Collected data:

###

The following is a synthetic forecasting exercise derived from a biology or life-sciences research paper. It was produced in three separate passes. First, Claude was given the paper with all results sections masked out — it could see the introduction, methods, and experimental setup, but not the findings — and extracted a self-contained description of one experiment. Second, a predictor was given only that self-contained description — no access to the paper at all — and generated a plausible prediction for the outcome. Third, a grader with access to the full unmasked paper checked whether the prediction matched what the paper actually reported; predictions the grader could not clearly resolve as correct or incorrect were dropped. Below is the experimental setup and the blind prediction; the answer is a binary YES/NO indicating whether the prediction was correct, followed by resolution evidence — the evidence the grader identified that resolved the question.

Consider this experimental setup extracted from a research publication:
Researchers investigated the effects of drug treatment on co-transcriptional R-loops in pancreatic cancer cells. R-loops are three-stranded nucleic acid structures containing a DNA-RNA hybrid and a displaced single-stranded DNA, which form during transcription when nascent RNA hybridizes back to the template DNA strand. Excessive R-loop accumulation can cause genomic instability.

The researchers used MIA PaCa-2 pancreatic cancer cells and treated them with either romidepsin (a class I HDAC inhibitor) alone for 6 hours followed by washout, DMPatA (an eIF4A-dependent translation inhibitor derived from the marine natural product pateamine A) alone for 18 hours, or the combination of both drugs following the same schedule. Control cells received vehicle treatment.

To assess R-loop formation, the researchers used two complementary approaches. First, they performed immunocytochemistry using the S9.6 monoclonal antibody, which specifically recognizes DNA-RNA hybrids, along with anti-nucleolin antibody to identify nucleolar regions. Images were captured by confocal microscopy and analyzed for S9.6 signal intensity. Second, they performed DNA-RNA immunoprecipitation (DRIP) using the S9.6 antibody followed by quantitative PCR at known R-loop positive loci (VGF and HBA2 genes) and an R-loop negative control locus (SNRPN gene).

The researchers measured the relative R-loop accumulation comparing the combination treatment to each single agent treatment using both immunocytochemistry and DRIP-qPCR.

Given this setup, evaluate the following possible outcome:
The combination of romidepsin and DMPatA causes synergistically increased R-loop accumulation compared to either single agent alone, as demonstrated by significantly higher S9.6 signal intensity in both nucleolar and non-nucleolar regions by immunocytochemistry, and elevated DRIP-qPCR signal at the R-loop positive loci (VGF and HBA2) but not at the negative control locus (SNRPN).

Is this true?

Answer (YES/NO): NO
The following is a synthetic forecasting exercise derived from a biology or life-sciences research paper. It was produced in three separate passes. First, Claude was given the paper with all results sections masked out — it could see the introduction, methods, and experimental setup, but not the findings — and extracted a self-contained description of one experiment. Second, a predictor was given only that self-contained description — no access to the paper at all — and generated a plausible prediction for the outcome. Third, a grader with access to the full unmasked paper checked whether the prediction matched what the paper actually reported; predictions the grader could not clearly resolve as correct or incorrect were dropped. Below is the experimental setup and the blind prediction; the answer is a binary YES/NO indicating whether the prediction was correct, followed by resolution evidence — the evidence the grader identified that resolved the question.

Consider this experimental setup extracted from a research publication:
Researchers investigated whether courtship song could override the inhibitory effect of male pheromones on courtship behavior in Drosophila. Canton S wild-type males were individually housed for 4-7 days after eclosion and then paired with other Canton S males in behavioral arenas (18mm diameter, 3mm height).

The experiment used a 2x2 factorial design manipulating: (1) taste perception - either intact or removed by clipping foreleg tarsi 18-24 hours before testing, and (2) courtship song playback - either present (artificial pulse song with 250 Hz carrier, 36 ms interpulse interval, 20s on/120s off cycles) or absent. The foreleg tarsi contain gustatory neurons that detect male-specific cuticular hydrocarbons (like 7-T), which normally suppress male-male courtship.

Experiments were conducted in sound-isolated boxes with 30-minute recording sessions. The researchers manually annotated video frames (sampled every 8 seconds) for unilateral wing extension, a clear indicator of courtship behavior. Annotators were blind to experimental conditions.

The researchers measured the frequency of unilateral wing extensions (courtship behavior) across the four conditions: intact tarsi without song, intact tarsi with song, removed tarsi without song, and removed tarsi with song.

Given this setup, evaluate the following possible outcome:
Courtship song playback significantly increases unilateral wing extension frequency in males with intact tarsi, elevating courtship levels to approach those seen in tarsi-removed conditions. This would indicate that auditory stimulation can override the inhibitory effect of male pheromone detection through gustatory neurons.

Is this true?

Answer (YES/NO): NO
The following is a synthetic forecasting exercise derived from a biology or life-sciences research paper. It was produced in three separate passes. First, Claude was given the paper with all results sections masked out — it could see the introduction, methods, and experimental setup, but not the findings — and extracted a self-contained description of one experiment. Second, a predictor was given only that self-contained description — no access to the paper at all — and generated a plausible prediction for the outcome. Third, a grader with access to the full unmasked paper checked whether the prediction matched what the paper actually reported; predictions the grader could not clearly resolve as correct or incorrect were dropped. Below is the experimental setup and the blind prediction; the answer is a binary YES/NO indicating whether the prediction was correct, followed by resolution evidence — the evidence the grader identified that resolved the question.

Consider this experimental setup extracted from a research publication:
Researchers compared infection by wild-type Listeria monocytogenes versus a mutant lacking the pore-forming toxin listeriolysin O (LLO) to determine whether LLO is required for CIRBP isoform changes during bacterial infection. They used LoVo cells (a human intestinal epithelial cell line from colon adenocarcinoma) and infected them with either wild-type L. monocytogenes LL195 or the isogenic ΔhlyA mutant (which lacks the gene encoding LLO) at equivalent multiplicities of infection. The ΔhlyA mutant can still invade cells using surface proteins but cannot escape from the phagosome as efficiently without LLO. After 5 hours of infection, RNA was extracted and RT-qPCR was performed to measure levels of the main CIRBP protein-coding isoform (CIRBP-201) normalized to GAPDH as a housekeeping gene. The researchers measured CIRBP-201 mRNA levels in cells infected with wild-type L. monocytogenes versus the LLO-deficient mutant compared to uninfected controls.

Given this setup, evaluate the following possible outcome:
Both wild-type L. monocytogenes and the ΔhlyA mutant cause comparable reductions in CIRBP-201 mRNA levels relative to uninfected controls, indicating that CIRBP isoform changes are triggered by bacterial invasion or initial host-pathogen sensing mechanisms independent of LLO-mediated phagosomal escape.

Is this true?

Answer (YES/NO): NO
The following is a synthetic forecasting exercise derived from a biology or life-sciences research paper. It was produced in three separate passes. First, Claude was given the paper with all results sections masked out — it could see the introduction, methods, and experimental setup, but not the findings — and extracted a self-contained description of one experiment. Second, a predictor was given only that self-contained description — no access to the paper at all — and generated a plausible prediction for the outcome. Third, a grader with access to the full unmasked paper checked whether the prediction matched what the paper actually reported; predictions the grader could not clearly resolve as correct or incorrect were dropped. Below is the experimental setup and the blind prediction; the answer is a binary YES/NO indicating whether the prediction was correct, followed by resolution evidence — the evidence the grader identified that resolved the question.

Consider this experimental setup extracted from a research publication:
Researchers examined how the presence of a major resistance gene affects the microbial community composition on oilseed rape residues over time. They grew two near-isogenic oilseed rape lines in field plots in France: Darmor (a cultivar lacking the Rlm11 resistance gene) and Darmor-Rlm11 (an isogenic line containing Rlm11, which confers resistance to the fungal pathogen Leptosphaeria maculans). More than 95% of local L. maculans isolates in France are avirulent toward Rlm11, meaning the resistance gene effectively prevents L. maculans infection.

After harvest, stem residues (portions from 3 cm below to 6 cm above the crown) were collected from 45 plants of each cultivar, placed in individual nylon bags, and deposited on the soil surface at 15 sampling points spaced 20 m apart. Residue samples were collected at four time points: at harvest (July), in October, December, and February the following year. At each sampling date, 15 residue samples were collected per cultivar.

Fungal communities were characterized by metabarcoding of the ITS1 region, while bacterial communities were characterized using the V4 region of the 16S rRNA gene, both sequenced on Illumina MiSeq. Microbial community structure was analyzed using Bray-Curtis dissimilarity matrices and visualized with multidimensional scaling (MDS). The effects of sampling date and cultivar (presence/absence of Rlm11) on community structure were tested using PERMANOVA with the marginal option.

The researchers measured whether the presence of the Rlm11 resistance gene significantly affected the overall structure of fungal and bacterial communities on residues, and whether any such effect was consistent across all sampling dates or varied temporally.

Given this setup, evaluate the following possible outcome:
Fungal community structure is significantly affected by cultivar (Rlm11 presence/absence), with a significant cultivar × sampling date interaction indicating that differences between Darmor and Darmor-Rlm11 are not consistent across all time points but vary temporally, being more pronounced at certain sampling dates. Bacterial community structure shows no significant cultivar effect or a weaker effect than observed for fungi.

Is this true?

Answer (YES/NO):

###

### The problem
Wherever the word "override" occurs in the data, copy that whole line.

### Task solution
Researchers investigated whether courtship song could override the inhibitory effect of male pheromones on courtship behavior in Drosophila. Canton S wild-type males were individually housed for 4-7 days after eclosion and then paired with other Canton S males in behavioral arenas (18mm diameter, 3mm height).
Courtship song playback significantly increases unilateral wing extension frequency in males with intact tarsi, elevating courtship levels to approach those seen in tarsi-removed conditions. This would indicate that auditory stimulation can override the inhibitory effect of male pheromone detection through gustatory neurons.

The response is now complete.